Start Page text

Some prominent New York divorce lawyers couldn't think of another case where a spouse — in this instance, the wife of a major Broadway theater operator — had taken to YouTube to spill the secrets of a marriage in an apparent effort to gain leverage and humiliate the other side.
"This is absolutely a new step, and I think it's scary," said Bonnie Rabin, a divorce lawyer who has handled high-profile cases. "People used to worry about getting on Page Six (the gossip page of the New York Post). But this? It brings the concept of humiliation to a whole new level."
In a tearful and furious YouTube video with close to 150,000 hits to date, former actress and playwright ("Bonkers") Tricia Walsh-Smith lashes out against her husband, Philip Smith, president of the Shubert Organization, the largest theater owner on Broadway.
She goes through their wedding album on camera, describing family members as "bad" or "evil" or "nasty," and talks about how her husband is allegedly trying to evict her from their luxury apartment. She also makes embarrassing claims regarding their intimate life, and then calls his office on camera to repeat those claims to a stunned assistant.

End Page text
Start Data shown

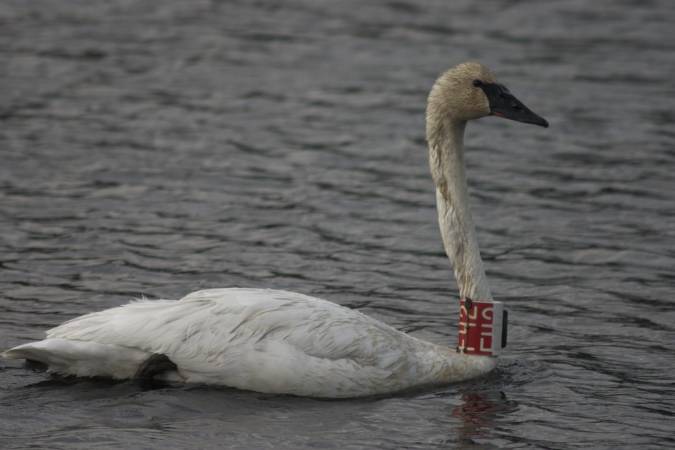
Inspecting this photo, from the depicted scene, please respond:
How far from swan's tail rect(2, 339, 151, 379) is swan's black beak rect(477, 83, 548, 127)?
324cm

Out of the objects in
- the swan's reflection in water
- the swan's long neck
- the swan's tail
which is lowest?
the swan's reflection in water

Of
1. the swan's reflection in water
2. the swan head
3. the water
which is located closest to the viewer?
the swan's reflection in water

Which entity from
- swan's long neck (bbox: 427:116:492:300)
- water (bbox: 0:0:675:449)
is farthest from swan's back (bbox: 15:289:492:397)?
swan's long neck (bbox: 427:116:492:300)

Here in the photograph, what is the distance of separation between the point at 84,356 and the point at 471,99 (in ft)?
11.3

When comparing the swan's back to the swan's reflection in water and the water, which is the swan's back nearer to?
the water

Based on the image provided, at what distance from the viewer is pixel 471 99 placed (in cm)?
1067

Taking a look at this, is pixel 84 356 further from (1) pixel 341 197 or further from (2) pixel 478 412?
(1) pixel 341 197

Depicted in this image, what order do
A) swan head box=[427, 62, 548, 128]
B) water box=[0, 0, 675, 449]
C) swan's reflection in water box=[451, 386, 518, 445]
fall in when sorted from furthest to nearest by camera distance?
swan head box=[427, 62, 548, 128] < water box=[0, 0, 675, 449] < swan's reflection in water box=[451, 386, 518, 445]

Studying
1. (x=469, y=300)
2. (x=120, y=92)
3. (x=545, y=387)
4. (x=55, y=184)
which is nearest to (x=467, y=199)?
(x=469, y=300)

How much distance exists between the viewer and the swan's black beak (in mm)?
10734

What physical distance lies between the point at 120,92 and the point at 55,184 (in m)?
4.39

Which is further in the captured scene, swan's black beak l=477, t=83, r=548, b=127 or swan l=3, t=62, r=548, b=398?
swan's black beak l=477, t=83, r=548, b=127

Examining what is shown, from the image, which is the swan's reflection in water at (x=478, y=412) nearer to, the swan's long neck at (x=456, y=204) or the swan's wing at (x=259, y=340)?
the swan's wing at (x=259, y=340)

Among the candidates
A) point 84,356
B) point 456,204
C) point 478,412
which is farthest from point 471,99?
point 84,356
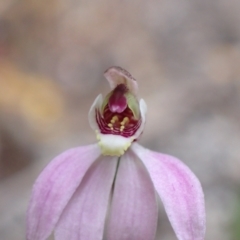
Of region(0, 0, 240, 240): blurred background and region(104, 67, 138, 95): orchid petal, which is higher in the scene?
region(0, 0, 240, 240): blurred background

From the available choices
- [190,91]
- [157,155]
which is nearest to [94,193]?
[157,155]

End Data shown
Start Data shown

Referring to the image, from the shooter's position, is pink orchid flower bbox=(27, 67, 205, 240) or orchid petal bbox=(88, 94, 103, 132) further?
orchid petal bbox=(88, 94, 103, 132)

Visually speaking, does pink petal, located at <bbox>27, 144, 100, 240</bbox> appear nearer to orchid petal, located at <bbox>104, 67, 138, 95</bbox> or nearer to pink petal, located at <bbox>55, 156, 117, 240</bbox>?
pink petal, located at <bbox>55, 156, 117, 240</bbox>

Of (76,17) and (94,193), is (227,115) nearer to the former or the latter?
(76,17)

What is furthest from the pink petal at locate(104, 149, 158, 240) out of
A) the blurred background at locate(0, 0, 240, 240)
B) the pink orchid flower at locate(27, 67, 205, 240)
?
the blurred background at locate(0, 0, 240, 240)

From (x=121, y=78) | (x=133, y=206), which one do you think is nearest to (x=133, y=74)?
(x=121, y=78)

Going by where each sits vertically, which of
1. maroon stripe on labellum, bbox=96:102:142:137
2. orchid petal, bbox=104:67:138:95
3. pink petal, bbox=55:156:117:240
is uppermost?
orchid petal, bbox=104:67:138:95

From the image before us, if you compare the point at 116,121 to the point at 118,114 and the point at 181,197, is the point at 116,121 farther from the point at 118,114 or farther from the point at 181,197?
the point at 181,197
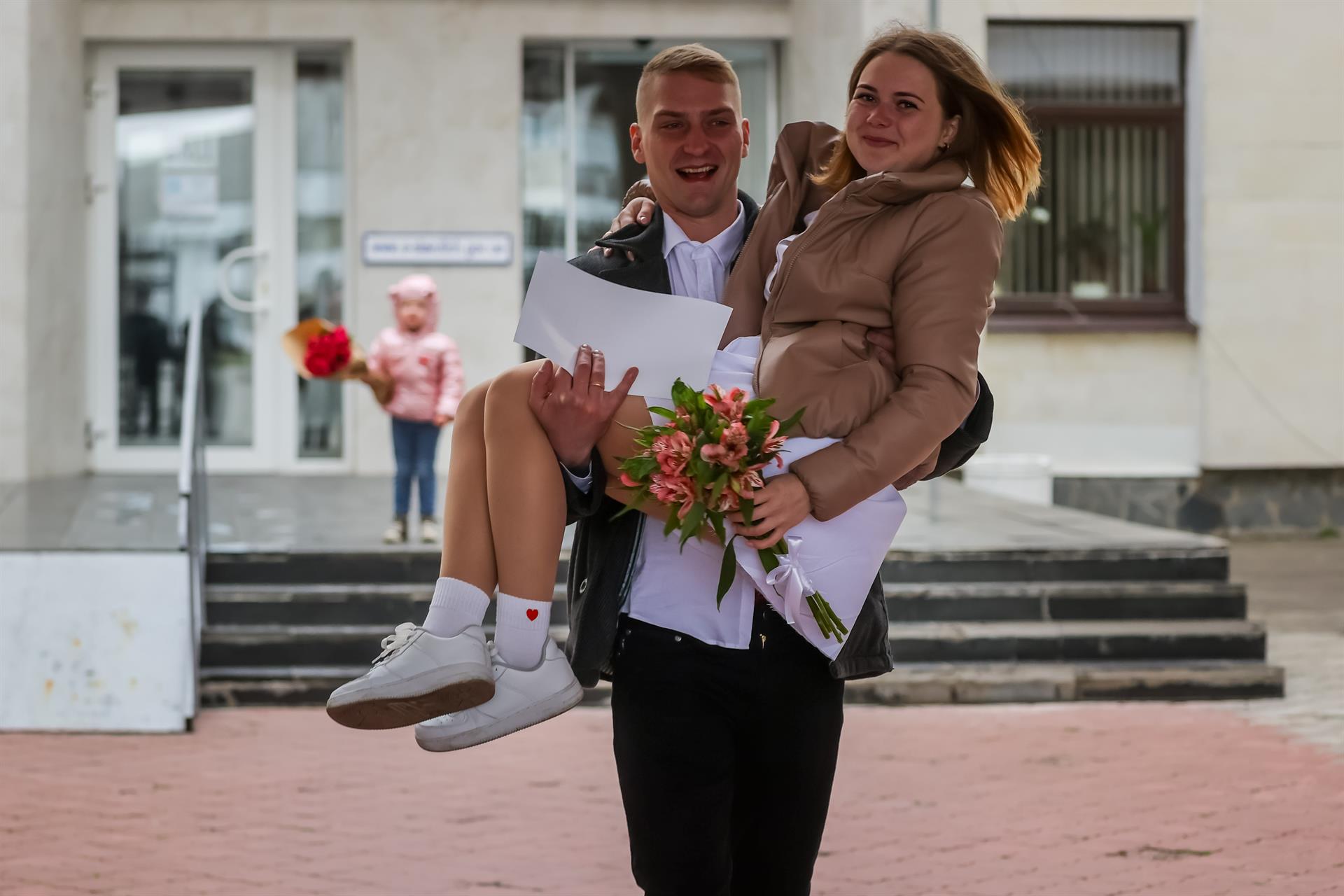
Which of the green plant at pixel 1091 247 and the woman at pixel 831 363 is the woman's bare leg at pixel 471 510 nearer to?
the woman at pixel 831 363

End Data shown

Copy the part of the divorce story that opens with the words containing "Some prominent New" and closes with "owner on Broadway.". The listing has nothing to do with this.

Some prominent New York divorce lawyers couldn't think of another case where a spouse — in this instance, the wife of a major Broadway theater operator — had taken to YouTube to spill the secrets of a marriage in an apparent effort to gain leverage and humiliate the other side.
"This is absolutely a new step, and I think it's scary," said Bonnie Rabin, a divorce lawyer who has handled high-profile cases. "People used to worry about getting on Page Six (the gossip page of the New York Post). But this? It brings the concept of humiliation to a whole new level."
In a tearful and furious YouTube video with close to 150,000 hits to date, former actress and playwright ("Bonkers") Tricia Walsh-Smith lashes out against her husband, Philip Smith, president of the Shubert Organization, the largest theater owner on Broadway.